This is pretty fun: https://github.com/dbohdan/sqawk
i think i want the opposite of this: let me use awk on my database 😆
I think PostgreSQL probably would let you plug that in haha
and actually, languages in the K family are basically THAT, and are used in finance land
K is wild
oh man that's a wild and great idea hahaha
and i never thought of awk as being like an array language
but in a way it kind of is
that's interesting too
I believe there's some kind of family tree relationship between Awk and APL, but maybe I am misremembering?
i'm not aware of one. i usually think of AWK as being an offshoot of the C/Unix development ecosystem
and I think of APL as its own distinct lineage
unless Iverson was connected to Bell Labs or something like that?
Indeed, Bell Labs is I guess the root of my memory here.
Both vectorized over interesting collections, both funky terse syntax, but I guess no direct ancestry.
yeah i never thought of AWK as vectorized
it's maybe a bit of a stretch but i think it's fair
Interesting, to me it's always been the vector tool kinda, just with lines as the default 'first class citizen'
Also with jq though I guess JSON top-levels can be {} as well as []

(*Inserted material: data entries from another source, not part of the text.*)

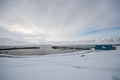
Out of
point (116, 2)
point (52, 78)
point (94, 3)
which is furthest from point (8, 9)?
point (116, 2)

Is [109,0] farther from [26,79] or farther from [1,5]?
[26,79]

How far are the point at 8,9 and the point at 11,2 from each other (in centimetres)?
22

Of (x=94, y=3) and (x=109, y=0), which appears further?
(x=94, y=3)

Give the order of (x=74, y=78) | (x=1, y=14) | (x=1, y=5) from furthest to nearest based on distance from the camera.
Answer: (x=1, y=14), (x=74, y=78), (x=1, y=5)

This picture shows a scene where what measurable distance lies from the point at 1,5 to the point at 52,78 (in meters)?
2.42

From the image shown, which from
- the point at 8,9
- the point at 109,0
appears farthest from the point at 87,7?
the point at 8,9

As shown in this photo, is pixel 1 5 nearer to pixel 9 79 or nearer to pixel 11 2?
pixel 11 2

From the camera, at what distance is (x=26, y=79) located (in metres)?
2.57

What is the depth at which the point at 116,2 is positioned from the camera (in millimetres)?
2457

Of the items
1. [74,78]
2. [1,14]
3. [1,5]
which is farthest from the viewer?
[1,14]

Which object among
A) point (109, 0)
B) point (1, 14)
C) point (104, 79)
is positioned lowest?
point (104, 79)

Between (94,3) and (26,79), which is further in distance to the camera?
(94,3)

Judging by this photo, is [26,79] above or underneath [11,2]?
underneath

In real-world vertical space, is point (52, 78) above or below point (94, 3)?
below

i was actually thinking about awk for the first time in a while today because there was a lobsters thread about the sam editor, and some of the commenters brought up awk
JSON top-levels can also be 1 and null
IMO this is a valid interpretation of the spec but not the only one.

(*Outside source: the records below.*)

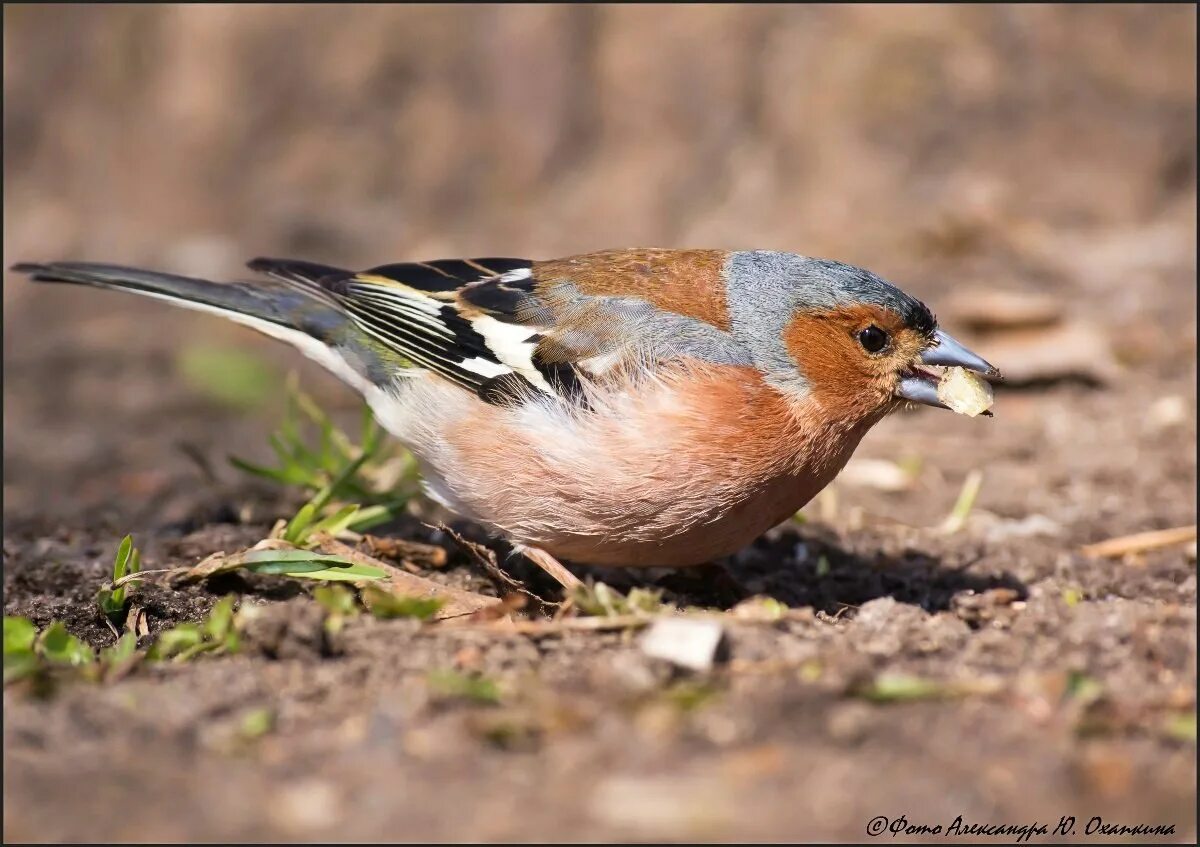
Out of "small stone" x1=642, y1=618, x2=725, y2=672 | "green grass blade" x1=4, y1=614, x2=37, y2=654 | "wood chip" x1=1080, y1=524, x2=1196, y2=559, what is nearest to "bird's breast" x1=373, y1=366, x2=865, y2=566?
"small stone" x1=642, y1=618, x2=725, y2=672

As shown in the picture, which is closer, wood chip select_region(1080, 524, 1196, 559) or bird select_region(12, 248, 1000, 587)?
bird select_region(12, 248, 1000, 587)

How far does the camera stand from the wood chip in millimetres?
4840

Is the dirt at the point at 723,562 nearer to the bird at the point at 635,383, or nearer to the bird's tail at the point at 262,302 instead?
the bird at the point at 635,383

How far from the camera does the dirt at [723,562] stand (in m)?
2.56

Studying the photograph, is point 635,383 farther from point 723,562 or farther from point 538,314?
point 723,562

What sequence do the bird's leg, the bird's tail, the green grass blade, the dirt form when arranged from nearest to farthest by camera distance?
the dirt < the green grass blade < the bird's leg < the bird's tail

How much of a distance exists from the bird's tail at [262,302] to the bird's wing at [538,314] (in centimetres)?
16

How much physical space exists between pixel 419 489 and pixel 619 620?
1.80 m

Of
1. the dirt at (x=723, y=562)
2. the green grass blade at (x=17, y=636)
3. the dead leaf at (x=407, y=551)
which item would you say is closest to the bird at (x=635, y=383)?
the dead leaf at (x=407, y=551)

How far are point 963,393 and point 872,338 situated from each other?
0.36 m

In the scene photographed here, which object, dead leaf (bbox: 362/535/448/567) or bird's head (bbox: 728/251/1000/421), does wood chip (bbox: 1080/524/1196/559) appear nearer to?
bird's head (bbox: 728/251/1000/421)

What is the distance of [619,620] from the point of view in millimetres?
3414

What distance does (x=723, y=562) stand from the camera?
4.87 m

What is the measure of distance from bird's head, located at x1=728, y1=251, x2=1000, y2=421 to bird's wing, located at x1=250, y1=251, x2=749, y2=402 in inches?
5.2
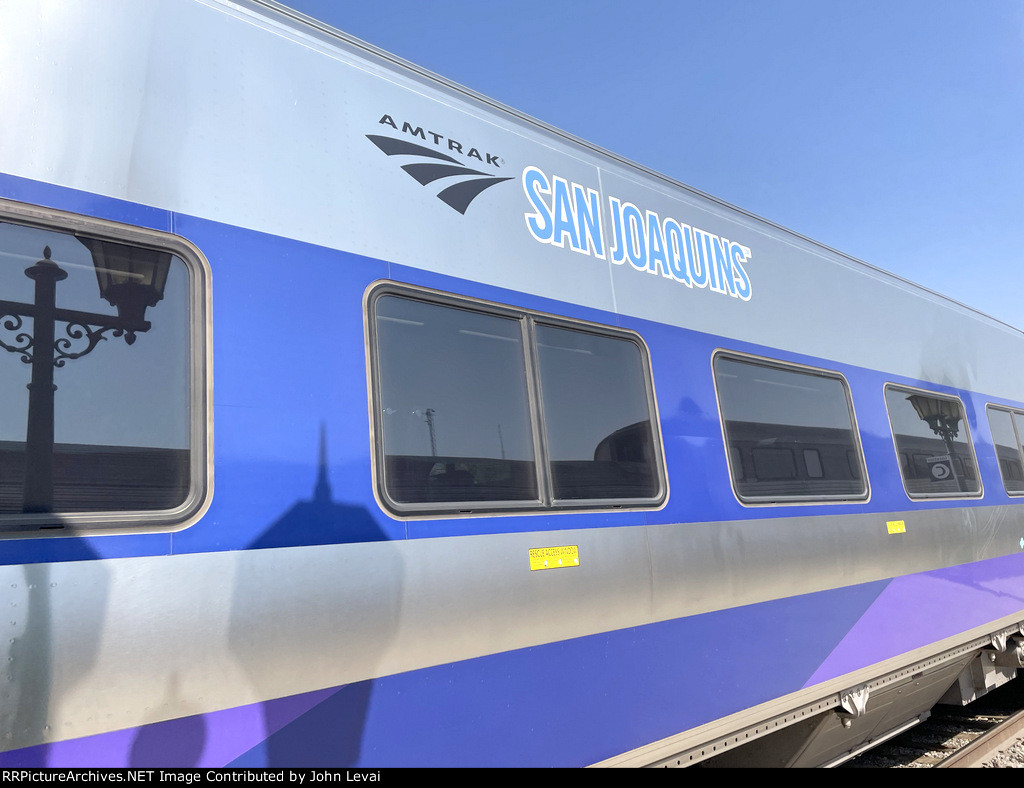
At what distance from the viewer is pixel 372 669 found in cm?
256

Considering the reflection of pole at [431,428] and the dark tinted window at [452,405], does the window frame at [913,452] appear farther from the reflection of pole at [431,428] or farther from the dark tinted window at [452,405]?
the reflection of pole at [431,428]

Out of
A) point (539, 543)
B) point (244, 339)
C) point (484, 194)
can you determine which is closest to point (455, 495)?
point (539, 543)

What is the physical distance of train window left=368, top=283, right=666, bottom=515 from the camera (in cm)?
289

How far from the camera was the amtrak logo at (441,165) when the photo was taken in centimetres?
310

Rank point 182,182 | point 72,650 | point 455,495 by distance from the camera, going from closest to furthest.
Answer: point 72,650, point 182,182, point 455,495

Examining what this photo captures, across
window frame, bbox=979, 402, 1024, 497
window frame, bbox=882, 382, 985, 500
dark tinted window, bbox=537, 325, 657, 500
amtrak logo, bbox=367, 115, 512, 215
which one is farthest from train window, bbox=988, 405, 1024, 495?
amtrak logo, bbox=367, 115, 512, 215

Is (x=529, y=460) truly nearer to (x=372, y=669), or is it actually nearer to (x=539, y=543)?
(x=539, y=543)

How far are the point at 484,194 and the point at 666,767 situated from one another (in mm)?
2549

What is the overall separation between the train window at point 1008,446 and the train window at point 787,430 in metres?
→ 2.88

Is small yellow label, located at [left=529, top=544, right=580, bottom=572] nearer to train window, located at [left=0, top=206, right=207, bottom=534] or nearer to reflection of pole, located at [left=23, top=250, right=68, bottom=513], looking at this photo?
train window, located at [left=0, top=206, right=207, bottom=534]

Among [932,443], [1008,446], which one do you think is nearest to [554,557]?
[932,443]

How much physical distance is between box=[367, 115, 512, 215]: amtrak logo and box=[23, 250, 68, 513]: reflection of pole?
133 cm

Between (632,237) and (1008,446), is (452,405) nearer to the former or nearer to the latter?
(632,237)
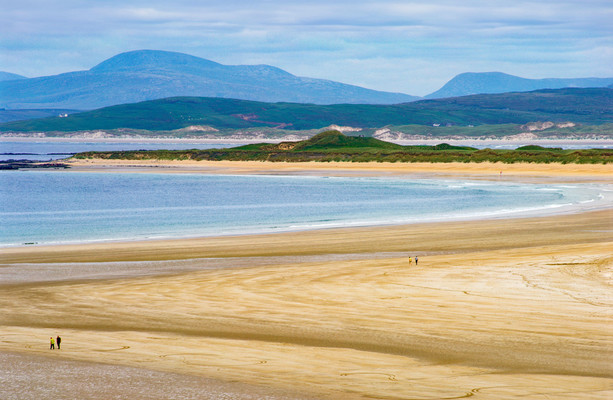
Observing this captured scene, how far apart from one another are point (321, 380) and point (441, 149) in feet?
355

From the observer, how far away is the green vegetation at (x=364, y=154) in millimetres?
94625

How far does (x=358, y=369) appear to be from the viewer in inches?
499

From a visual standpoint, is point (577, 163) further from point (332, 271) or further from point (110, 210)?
point (332, 271)

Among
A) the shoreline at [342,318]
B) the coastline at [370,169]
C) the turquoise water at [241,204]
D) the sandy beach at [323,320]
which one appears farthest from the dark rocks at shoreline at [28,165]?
the shoreline at [342,318]

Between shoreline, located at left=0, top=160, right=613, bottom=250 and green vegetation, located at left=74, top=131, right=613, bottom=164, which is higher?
green vegetation, located at left=74, top=131, right=613, bottom=164

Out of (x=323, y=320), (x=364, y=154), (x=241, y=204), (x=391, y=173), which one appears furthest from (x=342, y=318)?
(x=364, y=154)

Are there parsers that don’t?
Python’s does: #bot-commands message
Yeah, though maybe they are all old ones nobody uses anymore.
But I've run into more than one where {} and [] were the only valid toplevels, especially early ones to support 'streaming' processing modes.
I actually like that interpretation because IMO if you just want a number, use a different format
and same with null, what's the point of having a text file with 32 bytes to say null?
Anything that isn't an object or a list of things is degenerate IMO
they should have chosen nothingheretoseemovealong instead of null to save space in the repr.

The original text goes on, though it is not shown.